Rail Online CEO, James Dunne, said the company – which celebrates its first full year of operation this week – is forecasting bullish growth over the next 12 months as the steady re-introduction of long-haul air capacity drives airfares prices down and releases pent-up demand for travel to Europe and North America.

“Rail will be a major beneficiary as Australian travellers move beyond VFR travel and once again pursue bucket-list destinations across Europe and North America,” he said.

“An awareness of the convenience and cost savings rail journeys offer will drive bookings, but there are other factors at play.

“Most importantly, Australian travellers are becoming increasingly aware that rail travel generates just a fraction of the carbon emissions of air travel.

“This is already major issue in Europe, where more countries are expected to follow the lead of the French government and ban short-haul domestic flights.”

Dunne said a desire to meet ambitious climate targets recently led the European Union to announce plans to double high-speed rail use by 2030 and triple current levels by 2050.

“More than 130 transport infrastructure projects – including major rail initiatives – have already been selected for EU grants totalling in excess of EUR5.4 billion,” he said.

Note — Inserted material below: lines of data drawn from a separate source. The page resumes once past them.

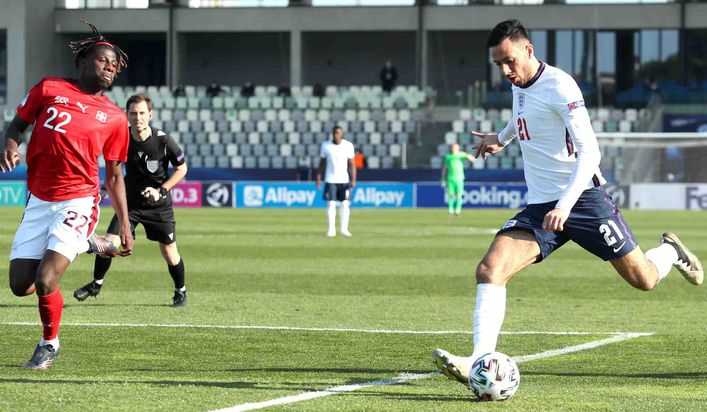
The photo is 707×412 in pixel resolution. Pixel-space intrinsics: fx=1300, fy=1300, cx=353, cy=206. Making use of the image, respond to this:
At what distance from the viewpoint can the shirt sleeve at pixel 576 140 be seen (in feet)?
23.2

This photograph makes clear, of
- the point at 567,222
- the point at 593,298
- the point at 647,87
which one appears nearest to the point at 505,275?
the point at 567,222

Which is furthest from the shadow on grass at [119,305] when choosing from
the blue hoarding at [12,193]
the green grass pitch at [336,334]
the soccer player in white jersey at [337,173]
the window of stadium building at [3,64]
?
the window of stadium building at [3,64]

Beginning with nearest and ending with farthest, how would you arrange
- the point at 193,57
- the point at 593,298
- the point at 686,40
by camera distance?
the point at 593,298 → the point at 686,40 → the point at 193,57

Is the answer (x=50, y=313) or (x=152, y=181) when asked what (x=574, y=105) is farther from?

“One project will see the Czech Republic introduce new 350 km/h rail lines that will dramatically cut travel times between Prague and cities across Austria, Slovakia, Poland and Germany.

“Another major rail infrastructure project, the Fehmarn Belt tunnel, will create an undersea link between Denmark and Germany, reducing an hour-long ferry voyage to a seven-minute high-speed journey,” Dunne said.

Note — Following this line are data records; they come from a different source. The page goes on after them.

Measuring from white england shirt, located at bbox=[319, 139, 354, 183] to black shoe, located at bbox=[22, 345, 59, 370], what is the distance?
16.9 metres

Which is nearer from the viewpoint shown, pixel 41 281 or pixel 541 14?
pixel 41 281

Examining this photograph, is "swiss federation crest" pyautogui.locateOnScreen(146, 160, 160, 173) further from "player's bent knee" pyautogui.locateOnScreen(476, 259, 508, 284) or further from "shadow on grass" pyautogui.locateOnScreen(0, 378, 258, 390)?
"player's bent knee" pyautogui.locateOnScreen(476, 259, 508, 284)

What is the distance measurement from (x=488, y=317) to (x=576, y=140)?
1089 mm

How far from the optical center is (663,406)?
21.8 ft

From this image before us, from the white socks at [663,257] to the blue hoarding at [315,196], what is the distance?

Rail Online General Manager Australia and New Zealand, Kirsty Blows, said operators on both sides of the Atlantic are also investing heavily in fleet upgrades and network expansions.

“In North America, for example, Amtrak’s fleet of more than 300 trains now includes 20 Acela high-speed trainsets, which reach speeds of up to 240 km/h,” she said.

“And in Europe we are seeing the introduction of luxurious sleeper services and the extension of popular services, including Eurostar, which now operates a London-Rotterdam-Amsterdam service five times a day.”

Blows said the EU has also moved to remove barriers to competition between national passenger rail systems, opening the door, for instance, to Trenitalia launching a high-speed service between Milan and Paris, competing directly with France’s National Railway Company (SNCF).

“This year we expect to see Spain’s state-owned rail network Renfe extend its high-speed AVE services into France,” she said.

“In addition, in 2024 France and Germany will launch a new TGV service between Paris and Berlin, while Trenitalia is scheduled to unveil a new Frecciarossa service between Paris and Madrid (via Barcelona).

“There has never been a more exciting time for the high-speed rail sector and Rail Online is well positioned to fulfil its goal of becoming the world’s most valued and frequently used travel app for rail transport,” Blows said.